Les grands travaux de Passi

Passi ne relâche jamais la pression. Après une année 2003 qui a vu triompher sa compilation Dis l’heure de Zouk (deux singles successifs n°1 des ventes), il attaque 2004 avec un DVD qui retrace sa carrière, 30 ans chrono et un troisième album solo à paraître, versatile et percutant, sur lequel on croise Jacob Devasrieux, un ancien des Platters et bien sûr, la clique d’artistes affiliés à son label, Issap Production.

Interview d'un boss

Passi ne relâche jamais la pression.
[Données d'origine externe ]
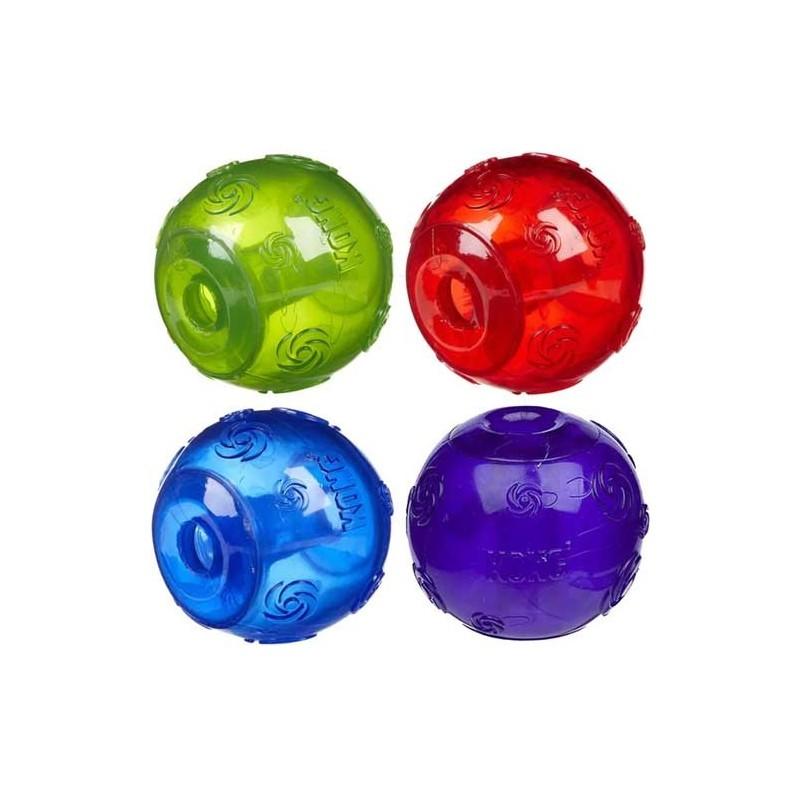 Zabawki - Kong Squeezz Ball Medium
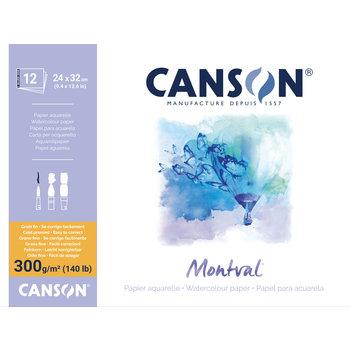 CANSON Bloc 12Fl Col 1 Cote Montval ®  24X32 300G Grain Fin Blanc Naturel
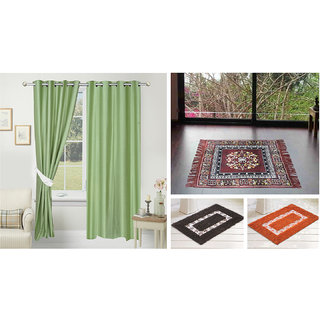 Azaani beautiful solid set of two polyster door curtain with one jute sitting mat and two cotton bathmat(AZ2SOLIDCURTAIN1BROWNSITTINGMAT2BATHMAT-525)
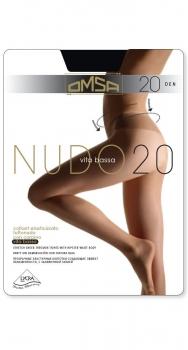 NUDO 20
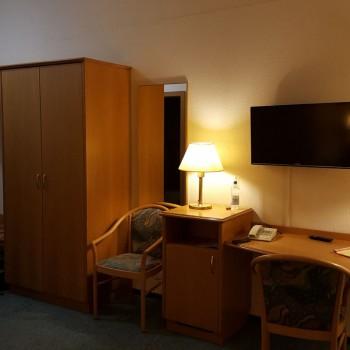 Doppelzimmer_09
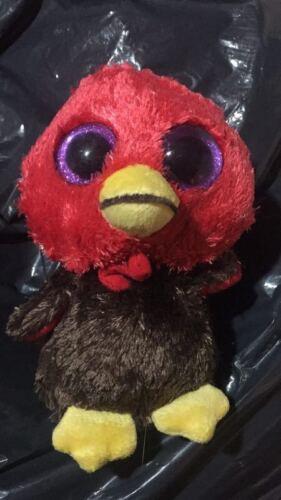 TY BEANIES BOOS Gobbles Turkey Stuffed doll 6 in hand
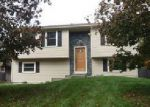 Foreclosed Home in Stow 44224 CLEARBROOK DR - Property ID: 4066203296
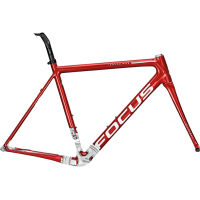 focus-izalco-max-carbon-road-frameset---candy-red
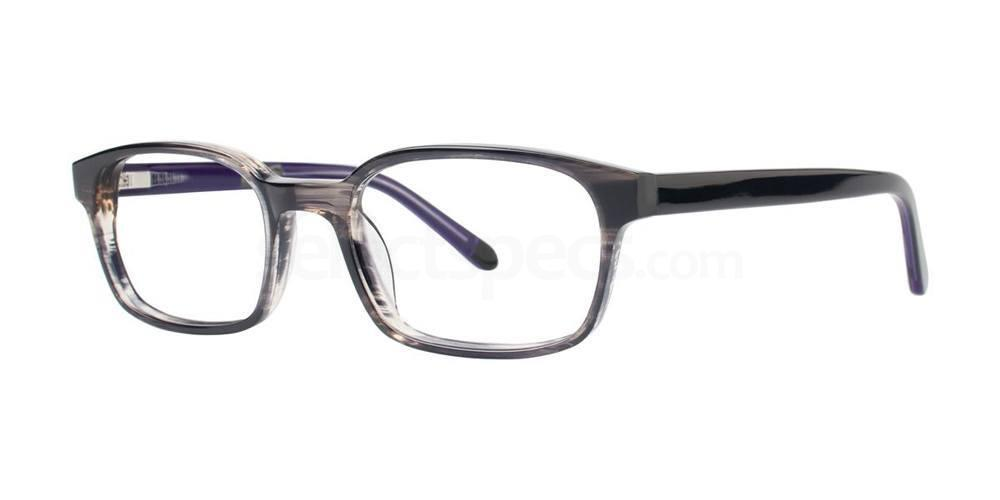 Almost Black THE FREDDY Glasses, Original Penguin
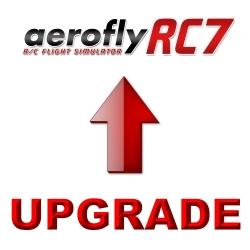 rc7_update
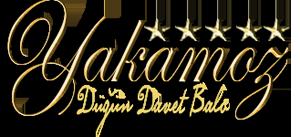 Düğün Salonları, İstanbul Düğün Salonu Yakamoz Gala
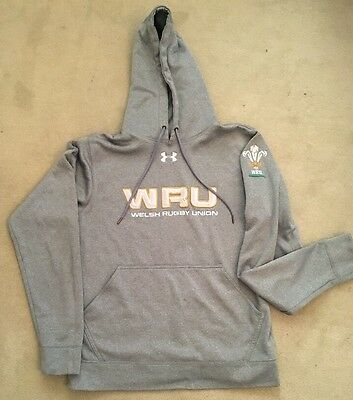 Wales RFU Training Hoody (Small)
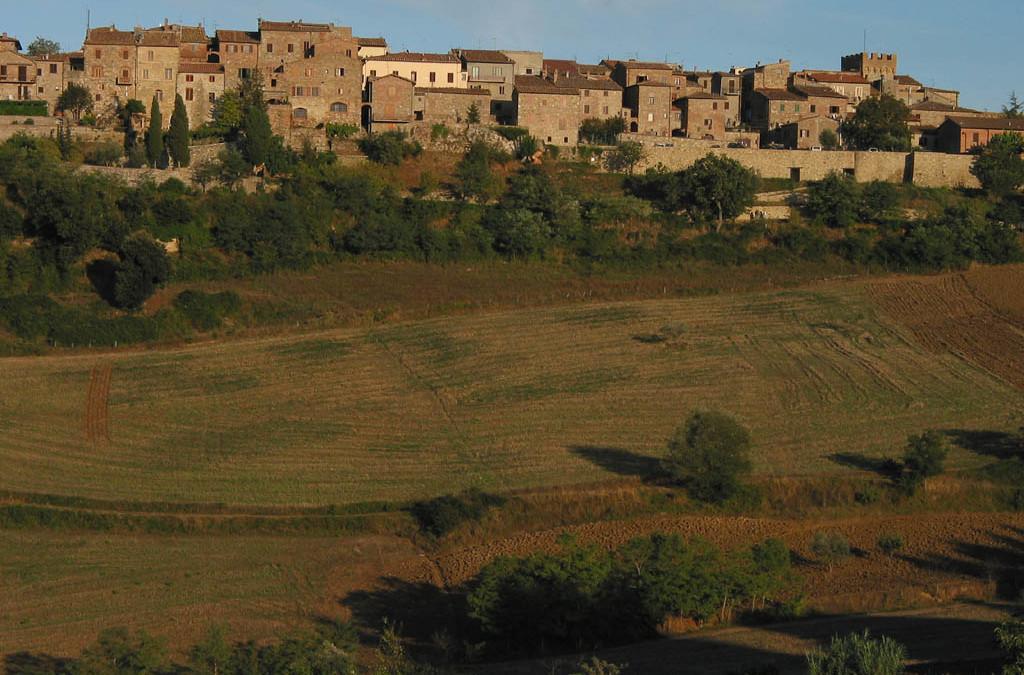 Convocazione assemblea pubblica della frazione di Lucciana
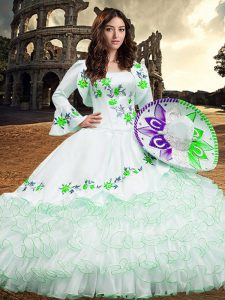 Gorgeous Square Long Sleeves 15 Quinceanera Dress Floor Length Embroidery and Ruffled Layers White Organza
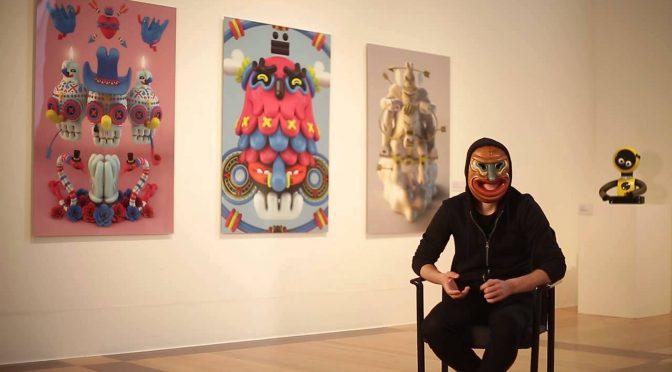 #ArteQueSuena: Grand Chamaco, la mente detrás del arte del Hellow 2017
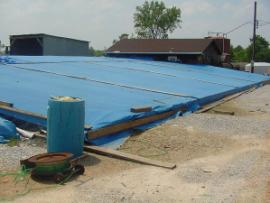 This is the tarp that was erected to cover the drip pad.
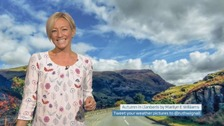 Wales Weather: Autumn Equinox brings rain!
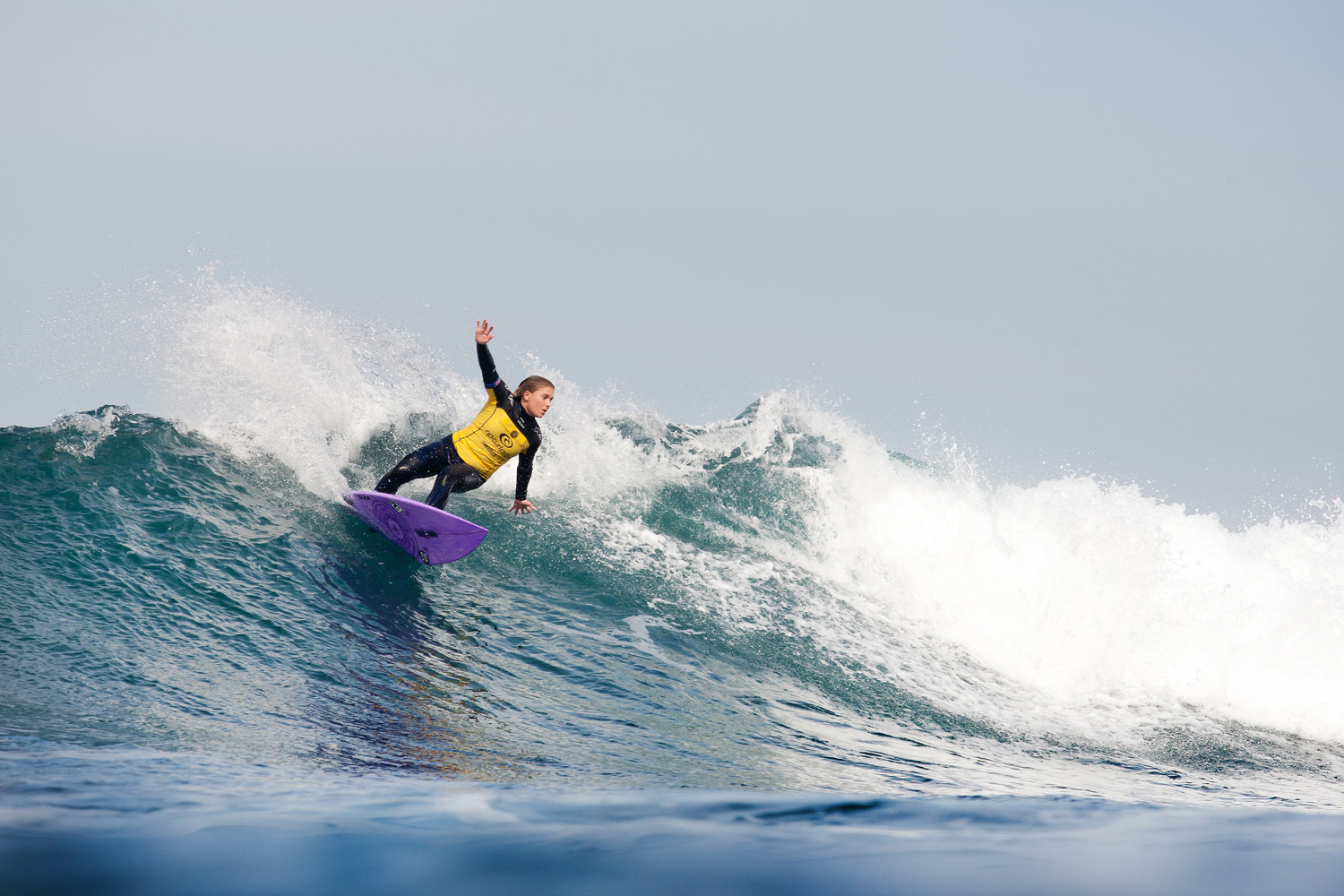 Dimity Stoyle of Australia advances into Round 3 of the Rip Curl Pro Bells Beach with her breakout performance.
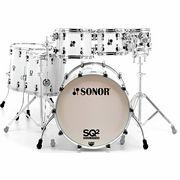 Sonor SQ2 Rock White Sparkle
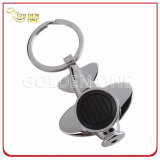 Custom Flat Shape LED Torch Metal Key Holder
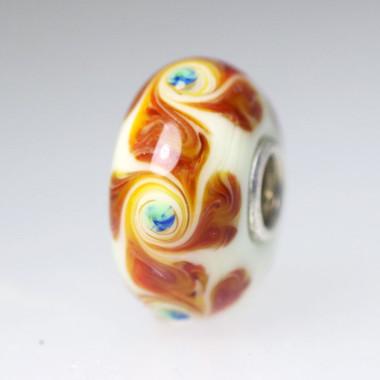 White Opaque Bead With Rust Tones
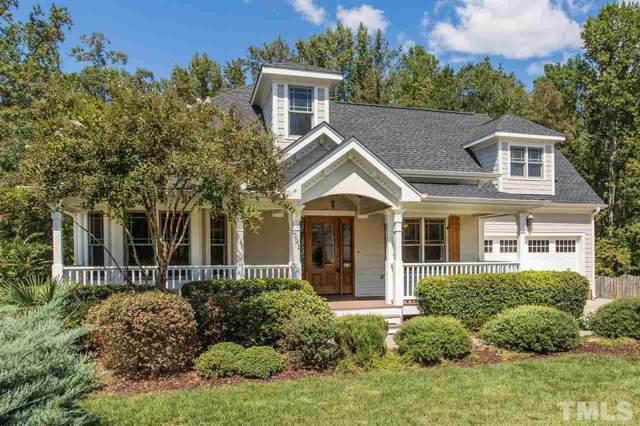 521 Lake Gaston Drive, Fuquay Varina, NC 27526 (#2277289) :: Raleigh Cary Realty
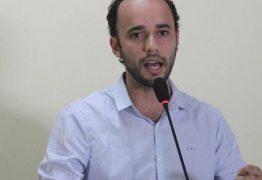 NEPOTISMO: TCE aplica nova multa ao prefeito de Bananeiras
Après une année 2003 qui a vu triompher sa compilation Dis l’heure de Zouk (deux singles successifs n°1 des ventes), il attaque 2004 avec un DVD qui retrace sa carrière, 30 ans chrono et un troisième album solo à paraître, versatile et percutant, sur lequel on croise Jacob Devasrieux, un ancien des Platters et bien sûr, la clique d’artistes affiliés à son label, Issap Production.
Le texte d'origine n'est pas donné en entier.